Roger Lee, executive director of Economic Development for Central Oregon, said the last few decades have been particularly difficult for rural communities. Younger people who move away to go to college or find employment often never return, he said, triggering a self-sustaining cycle of economic contraction.
The industries that sustain rural communities are often unable to accommodate a growing population of workers, Lee said.
“In agricultural and rural communities, there’s only so many jobs that can be replaced,” he said. “You might have a decent-sized family, four kids, but only one kid is going to take over the farm — so what are the other three going to do?”
Lee said organizations such as his are looking to recruit new kinds of companies to the region, to diversify the economy beyond the agricultural and extractive industries. He said increasingly, he hears stories of mill workers and others in traditional rural industries discouraging their children from following in their footsteps.
“It’s old-school thinking to think we’re just going to have these jobs waiting here for these kids,” Lee said. “More and more, it’s creating an environment where they can create their own employment.”

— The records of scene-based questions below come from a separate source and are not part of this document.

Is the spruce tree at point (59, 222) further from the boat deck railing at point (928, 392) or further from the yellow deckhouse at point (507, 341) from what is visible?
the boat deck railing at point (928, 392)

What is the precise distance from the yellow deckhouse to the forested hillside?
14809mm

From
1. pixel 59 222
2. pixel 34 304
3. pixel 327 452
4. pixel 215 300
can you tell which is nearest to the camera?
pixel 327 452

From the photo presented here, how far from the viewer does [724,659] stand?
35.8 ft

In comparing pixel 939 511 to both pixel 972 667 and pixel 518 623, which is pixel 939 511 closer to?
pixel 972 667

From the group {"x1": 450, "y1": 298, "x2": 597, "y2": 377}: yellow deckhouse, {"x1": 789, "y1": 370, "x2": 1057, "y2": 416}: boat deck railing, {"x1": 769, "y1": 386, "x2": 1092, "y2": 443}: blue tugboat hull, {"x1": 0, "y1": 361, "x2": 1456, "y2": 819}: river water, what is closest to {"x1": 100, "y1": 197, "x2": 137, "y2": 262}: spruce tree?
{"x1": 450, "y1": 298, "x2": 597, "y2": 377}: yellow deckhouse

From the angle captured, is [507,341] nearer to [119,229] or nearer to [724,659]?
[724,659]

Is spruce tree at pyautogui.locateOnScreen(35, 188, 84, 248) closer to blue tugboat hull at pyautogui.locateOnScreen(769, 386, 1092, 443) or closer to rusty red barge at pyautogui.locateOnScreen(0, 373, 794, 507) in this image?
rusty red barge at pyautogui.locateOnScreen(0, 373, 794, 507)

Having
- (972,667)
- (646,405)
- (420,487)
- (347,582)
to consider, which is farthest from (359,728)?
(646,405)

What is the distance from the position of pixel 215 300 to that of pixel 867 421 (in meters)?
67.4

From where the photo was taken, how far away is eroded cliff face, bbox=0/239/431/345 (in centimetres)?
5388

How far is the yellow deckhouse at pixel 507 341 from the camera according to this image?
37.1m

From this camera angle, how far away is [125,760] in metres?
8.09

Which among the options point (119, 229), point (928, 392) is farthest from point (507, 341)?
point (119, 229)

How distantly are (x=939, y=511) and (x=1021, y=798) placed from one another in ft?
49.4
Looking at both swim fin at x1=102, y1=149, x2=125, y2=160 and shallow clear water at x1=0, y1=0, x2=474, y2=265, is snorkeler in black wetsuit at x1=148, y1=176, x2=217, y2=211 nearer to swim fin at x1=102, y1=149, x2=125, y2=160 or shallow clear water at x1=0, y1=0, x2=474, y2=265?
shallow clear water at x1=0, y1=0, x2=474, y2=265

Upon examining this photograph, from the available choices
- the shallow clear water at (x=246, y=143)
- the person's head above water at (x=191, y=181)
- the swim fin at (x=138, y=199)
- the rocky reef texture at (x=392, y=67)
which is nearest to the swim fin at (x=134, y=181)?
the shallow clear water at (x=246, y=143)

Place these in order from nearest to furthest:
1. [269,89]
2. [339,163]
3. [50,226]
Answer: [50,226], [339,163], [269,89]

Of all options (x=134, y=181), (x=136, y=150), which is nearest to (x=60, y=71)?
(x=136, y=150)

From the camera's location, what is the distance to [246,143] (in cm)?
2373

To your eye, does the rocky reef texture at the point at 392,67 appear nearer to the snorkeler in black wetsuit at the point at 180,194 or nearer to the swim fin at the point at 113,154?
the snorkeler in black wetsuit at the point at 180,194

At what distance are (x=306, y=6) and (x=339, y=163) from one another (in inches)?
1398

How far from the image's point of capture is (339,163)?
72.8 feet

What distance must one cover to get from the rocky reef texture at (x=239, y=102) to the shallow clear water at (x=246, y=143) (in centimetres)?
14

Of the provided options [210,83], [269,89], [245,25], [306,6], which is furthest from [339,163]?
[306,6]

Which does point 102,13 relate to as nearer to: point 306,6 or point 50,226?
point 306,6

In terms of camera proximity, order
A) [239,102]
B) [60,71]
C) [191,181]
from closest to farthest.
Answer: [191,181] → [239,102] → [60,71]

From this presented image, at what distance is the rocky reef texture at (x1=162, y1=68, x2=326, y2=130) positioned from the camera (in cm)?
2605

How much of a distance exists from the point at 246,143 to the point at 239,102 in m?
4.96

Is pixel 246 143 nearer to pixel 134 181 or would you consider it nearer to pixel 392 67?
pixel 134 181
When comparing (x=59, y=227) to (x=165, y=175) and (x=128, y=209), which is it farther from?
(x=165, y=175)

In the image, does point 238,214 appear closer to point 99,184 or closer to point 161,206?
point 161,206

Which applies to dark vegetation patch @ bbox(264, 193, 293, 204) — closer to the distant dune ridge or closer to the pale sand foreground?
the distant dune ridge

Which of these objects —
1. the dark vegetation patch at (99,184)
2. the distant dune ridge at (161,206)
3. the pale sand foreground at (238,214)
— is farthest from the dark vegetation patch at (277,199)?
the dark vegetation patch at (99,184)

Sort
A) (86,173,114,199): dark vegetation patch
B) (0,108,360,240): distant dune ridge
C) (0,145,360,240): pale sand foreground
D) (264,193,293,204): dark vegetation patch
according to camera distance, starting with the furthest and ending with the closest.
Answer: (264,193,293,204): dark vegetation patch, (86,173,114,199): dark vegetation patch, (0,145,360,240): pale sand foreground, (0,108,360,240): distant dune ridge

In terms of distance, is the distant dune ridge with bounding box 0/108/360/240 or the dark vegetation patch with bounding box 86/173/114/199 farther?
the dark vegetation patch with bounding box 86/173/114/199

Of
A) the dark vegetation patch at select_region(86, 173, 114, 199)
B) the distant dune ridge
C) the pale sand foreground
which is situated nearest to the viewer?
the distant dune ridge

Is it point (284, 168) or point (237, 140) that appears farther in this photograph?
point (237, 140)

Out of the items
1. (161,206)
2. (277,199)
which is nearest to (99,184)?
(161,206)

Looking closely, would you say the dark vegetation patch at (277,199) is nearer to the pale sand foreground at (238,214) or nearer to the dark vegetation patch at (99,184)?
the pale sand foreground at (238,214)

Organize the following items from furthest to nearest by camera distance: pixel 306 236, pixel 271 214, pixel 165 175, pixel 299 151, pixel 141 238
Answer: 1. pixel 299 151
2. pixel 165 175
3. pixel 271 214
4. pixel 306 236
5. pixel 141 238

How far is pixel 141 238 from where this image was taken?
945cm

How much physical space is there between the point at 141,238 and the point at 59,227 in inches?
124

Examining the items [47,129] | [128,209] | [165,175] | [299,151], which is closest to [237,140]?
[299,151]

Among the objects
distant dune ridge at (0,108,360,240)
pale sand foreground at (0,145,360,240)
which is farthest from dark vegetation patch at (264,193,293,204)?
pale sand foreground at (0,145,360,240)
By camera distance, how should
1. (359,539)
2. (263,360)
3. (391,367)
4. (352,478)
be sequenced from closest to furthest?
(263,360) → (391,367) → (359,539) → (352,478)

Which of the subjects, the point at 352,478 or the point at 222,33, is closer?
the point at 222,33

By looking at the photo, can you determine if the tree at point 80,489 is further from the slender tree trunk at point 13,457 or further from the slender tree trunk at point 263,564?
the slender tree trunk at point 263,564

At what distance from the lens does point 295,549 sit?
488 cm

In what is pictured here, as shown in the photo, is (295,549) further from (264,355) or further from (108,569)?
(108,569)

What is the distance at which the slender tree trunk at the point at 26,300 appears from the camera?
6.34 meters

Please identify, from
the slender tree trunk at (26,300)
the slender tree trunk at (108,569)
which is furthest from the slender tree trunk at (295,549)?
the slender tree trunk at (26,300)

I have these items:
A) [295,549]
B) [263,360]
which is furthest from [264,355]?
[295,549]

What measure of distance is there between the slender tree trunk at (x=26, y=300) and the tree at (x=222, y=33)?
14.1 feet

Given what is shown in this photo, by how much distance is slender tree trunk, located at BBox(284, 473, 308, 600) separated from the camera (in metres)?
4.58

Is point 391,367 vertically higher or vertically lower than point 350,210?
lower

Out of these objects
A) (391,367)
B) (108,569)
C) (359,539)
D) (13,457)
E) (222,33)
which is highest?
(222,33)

A sluggish economy can often make it difficult for young people of limited means and education to get their first job, said Laura Handy, executive director of Heart of Oregon Corps. The Bend-based nonprofit provides employment to roughly 250 Central Oregonians ranging from their midteens to their late 20s, offering jobs in forestry, construction and environmental projects. Employees can earn a modest wage and, in some cases, scholarship funds to attend college.
Handy said young people entering the workforce without prior employment face considerable barriers.
“A lot of times an entry-level job, it’s still posted with, ‘You need two years’ experience and a college degree,’” she said. “It’s a job that in previous generations would have been considered an entry-level job.”
Leaving a rural area for the employment opportunities available in larger cities simply is not an option for everyone, Handy said.
“It’s definitely a middle-class, or upper middle-class ideal, ‘If you can’t find a job, just move,’” she said. “If your whole family comes from generations of poverty, you may not have the resources to move anywhere.”
Central Oregon Community College spokesman Ron Paradis said the college was looking to lower those kinds of barriers when it opened campuses in Madras and Prineville three years ago.
“We know we have not had as many students from those areas, and part of that’s accessibility,” he said. “It’s very easy for somebody from Bend to take classes here, not so easy for somebody from Madras or Prineville.”
Paradis said over the last 10 to 15 years, COCC has shifted its course offerings from general education toward career certifications for jobs in areas such as criminal justice, manufacturing, pharmacy and massage therapy.
While the career certifications are an attractive option for many young people, accessibility is still an issue, Paradis said, with most courses still available only on the Bend and Redmond COCC campuses.
Noneconomic subjects examined in the census survey showed young adults in Central Oregon largely in line with trends observed nationally. Young people are roughly half as likely to have ever been married than they were three decades ago, and almost twice as likely to report living with a parent, both nationwide and in Central Oregon.
Like much of the rest of the country, Central Oregon has become less white over the last 30 years. In Jefferson County, the most racially diverse county in the state, 55.5 percent of residents report their race or ethnicity as something other than white. The survey found 15.8 percent of Deschutes County residents stating a nonwhite racial background, and 14.1 percent of Crook County residents.